A Minnesota Department of Labor and Industry proposed rule that would change wage levels required to be paid to construction apprentices in state-registered programs was deemed “unreasonable” and found to violate “substantive principles of law,” according to a April 21 report by Minnesota Administrative Law Judge Richard C. Luis (click below to access report).

The state DOL proposed the rule late last year, and it was championed by the Associated Building Contractors and a minority of construction contractors. More than 5,000 letters were written in opposition to the proposed rule. A hearing was held in February, presided over by Judge Luis.

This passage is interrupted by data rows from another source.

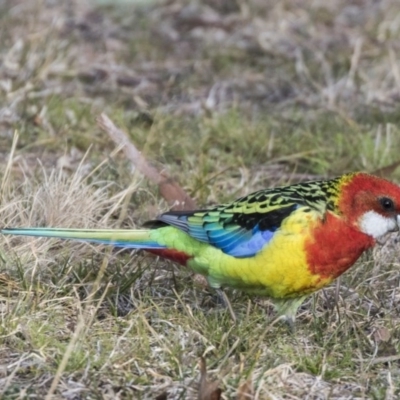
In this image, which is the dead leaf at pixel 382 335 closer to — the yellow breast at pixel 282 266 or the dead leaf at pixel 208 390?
the yellow breast at pixel 282 266

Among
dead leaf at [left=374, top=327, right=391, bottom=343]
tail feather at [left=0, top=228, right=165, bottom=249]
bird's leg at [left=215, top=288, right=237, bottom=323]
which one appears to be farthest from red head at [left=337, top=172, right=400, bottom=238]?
tail feather at [left=0, top=228, right=165, bottom=249]

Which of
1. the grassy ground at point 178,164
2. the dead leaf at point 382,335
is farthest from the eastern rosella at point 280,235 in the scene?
the dead leaf at point 382,335

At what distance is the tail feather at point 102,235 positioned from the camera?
401 cm

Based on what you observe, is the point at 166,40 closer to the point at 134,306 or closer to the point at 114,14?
the point at 114,14

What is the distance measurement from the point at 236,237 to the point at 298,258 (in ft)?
1.04

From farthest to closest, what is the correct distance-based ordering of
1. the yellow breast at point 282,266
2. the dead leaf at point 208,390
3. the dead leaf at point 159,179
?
Answer: 1. the dead leaf at point 159,179
2. the yellow breast at point 282,266
3. the dead leaf at point 208,390

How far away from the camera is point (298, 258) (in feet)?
12.6

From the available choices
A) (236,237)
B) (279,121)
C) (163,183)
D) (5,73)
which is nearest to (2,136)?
→ (5,73)

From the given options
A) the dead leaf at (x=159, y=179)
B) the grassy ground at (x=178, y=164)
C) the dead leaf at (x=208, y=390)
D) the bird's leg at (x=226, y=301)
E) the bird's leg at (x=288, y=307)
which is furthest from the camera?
the dead leaf at (x=159, y=179)

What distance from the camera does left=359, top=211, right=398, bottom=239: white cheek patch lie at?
3971mm

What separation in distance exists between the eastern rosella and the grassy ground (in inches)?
6.2

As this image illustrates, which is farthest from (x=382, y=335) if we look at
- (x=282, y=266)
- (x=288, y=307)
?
(x=282, y=266)

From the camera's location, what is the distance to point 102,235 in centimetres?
409

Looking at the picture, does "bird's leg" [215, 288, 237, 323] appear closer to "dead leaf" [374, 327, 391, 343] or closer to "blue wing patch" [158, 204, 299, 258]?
"blue wing patch" [158, 204, 299, 258]
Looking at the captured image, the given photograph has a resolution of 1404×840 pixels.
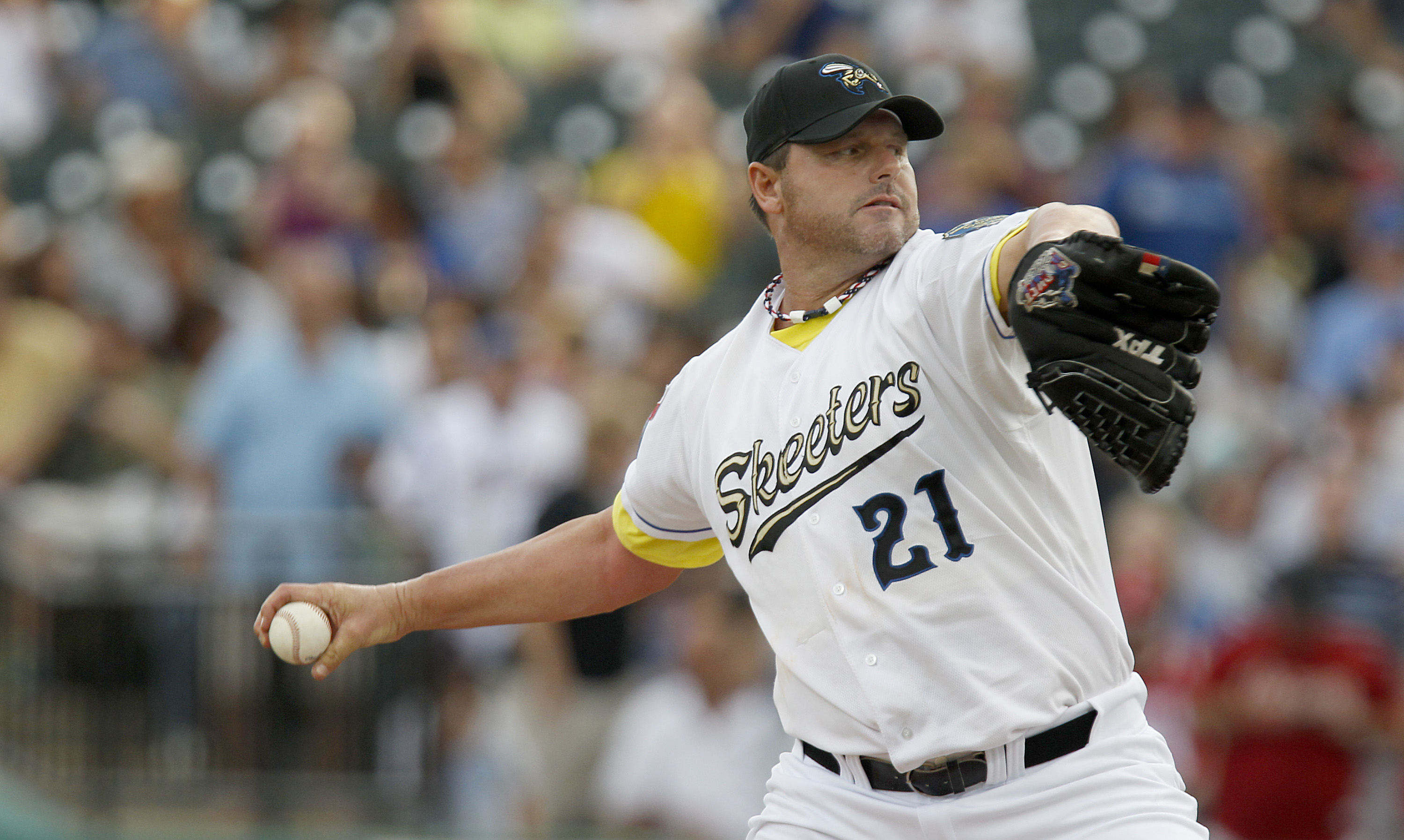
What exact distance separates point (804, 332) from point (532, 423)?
4.81 metres

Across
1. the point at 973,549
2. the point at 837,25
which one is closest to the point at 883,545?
the point at 973,549

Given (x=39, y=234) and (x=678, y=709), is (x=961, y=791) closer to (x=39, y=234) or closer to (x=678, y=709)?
(x=678, y=709)

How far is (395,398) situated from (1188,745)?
14.0 ft

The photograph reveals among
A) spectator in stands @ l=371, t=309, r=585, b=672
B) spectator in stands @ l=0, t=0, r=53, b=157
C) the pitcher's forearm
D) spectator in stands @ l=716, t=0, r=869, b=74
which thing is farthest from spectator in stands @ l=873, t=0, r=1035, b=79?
the pitcher's forearm

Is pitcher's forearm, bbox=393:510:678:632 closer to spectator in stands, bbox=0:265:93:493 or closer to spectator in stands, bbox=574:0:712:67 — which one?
spectator in stands, bbox=0:265:93:493

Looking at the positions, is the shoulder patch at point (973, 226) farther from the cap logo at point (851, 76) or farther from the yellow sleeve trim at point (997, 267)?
the cap logo at point (851, 76)

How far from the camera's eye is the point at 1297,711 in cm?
733

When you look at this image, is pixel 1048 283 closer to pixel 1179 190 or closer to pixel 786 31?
pixel 1179 190

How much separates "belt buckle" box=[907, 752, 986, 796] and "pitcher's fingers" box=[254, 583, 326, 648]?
150cm

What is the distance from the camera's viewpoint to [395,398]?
8766mm

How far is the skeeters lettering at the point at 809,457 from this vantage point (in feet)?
11.6

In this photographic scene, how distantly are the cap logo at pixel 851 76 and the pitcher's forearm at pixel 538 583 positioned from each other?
4.02 feet

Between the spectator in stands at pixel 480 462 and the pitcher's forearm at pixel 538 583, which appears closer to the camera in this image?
the pitcher's forearm at pixel 538 583

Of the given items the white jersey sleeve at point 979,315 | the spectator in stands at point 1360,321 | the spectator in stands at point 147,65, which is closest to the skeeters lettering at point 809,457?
the white jersey sleeve at point 979,315
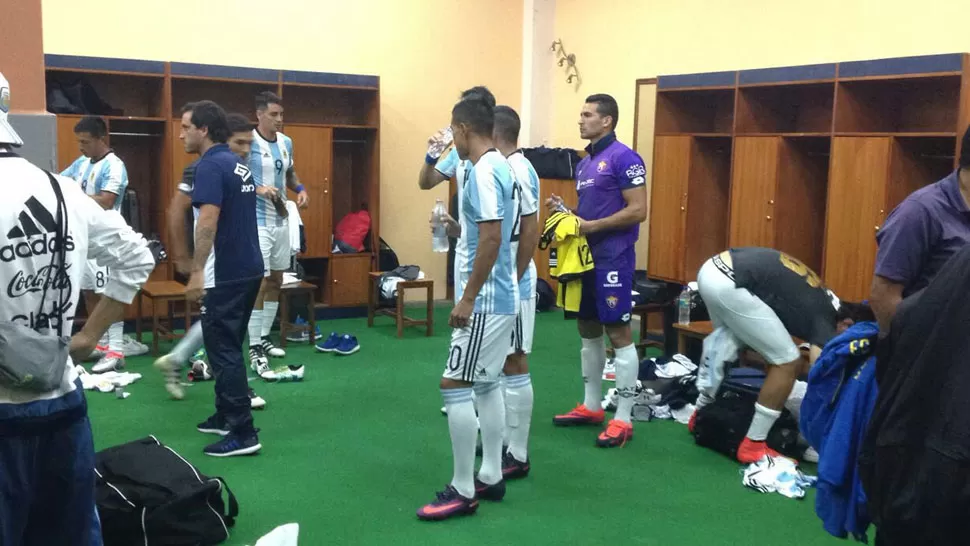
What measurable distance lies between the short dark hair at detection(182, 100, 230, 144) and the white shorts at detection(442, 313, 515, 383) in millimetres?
1516

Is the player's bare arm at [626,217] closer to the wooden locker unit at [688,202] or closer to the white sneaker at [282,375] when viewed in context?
the white sneaker at [282,375]

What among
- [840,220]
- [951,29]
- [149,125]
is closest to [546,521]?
[840,220]

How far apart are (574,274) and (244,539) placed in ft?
6.52

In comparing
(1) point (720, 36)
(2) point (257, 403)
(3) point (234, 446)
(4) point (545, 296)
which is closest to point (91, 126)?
(2) point (257, 403)

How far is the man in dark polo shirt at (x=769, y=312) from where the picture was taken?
4.03 m

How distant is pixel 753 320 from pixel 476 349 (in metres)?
1.45

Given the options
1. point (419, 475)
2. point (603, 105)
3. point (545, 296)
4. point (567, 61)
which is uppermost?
point (567, 61)

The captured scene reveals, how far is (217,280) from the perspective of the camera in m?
4.05

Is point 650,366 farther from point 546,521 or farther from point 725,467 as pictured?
point 546,521

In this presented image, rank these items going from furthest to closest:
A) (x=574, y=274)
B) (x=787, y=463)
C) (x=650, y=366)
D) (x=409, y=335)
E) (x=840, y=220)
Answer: (x=409, y=335)
(x=840, y=220)
(x=650, y=366)
(x=574, y=274)
(x=787, y=463)

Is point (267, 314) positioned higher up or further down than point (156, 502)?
higher up

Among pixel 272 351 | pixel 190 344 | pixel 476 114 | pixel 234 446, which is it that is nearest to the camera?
pixel 476 114

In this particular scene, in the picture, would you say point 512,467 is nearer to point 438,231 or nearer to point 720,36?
point 438,231

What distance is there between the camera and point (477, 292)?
3254mm
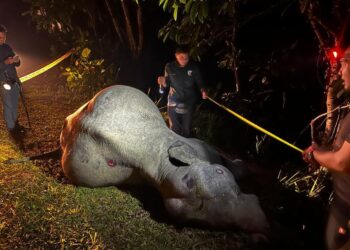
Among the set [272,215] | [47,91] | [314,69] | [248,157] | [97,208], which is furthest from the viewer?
[47,91]

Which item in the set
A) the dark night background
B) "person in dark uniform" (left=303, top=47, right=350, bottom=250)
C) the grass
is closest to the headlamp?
the grass

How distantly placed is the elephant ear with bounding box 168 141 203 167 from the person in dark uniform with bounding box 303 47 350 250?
5.76 feet

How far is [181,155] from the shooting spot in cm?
430

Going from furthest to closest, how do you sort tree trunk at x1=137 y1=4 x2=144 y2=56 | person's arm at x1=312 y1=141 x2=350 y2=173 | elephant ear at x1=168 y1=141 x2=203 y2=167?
tree trunk at x1=137 y1=4 x2=144 y2=56 < elephant ear at x1=168 y1=141 x2=203 y2=167 < person's arm at x1=312 y1=141 x2=350 y2=173

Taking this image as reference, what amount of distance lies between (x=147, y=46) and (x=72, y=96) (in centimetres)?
243

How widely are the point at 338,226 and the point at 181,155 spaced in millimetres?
2090

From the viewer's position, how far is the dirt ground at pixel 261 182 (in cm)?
377

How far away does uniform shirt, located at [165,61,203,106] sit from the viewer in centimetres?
560

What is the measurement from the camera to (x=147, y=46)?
9.66 metres

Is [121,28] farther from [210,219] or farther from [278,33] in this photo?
[210,219]

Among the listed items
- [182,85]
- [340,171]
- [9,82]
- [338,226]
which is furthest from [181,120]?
[340,171]

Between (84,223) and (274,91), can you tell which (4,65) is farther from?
(274,91)

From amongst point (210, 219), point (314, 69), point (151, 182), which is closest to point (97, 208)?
point (151, 182)

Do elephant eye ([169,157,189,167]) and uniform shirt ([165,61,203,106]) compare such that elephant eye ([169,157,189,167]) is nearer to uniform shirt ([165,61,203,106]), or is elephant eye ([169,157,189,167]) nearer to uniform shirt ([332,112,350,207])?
uniform shirt ([165,61,203,106])
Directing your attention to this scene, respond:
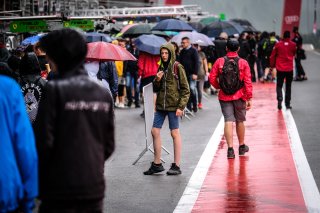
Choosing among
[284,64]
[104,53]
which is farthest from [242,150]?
[284,64]

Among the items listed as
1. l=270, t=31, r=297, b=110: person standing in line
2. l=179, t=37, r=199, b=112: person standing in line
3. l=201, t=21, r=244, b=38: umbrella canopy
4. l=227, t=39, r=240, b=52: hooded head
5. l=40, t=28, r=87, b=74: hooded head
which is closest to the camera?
l=40, t=28, r=87, b=74: hooded head

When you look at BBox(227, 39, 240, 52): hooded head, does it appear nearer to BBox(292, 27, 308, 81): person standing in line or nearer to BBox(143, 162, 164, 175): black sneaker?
BBox(143, 162, 164, 175): black sneaker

State-registered apprenticeship programs require that registered apprentices be paid minimum wage rates. Apprentice wage rates are determined by multiplying the journeyman rate by various percentages. Currently, the journeyman wage rate in Minnesota is determined by an employer's collective bargaining agreement or, in the absence of an agreement, the prevailing wage rate. Prevailing wage rates are determined for each occupation in each county through a survey of state construction employers - the most commonly occurring wage rate based on the survey data.

The proposed rule would change the calculation of the journeyman wage in the absence of a collective bargaining agreement; employers who do not have such an agreement would set the journeyman wage rate at the statistical median (the 50th percentile wage rate) based on a survey of employers.

Opponents of the proposal - construction employer associations, the Minnesota Mechanical Contractors Association and the Minnesota Building Trades - said it would effectively lower the apprentice wage requirements for state-registered apprenticeship programs.

Language from the existing rule has been introduced in a state Senate bill, while language from the proposed rule has been introduced in a state House bill. It remains unclear how the state legislature will proceed on this issue.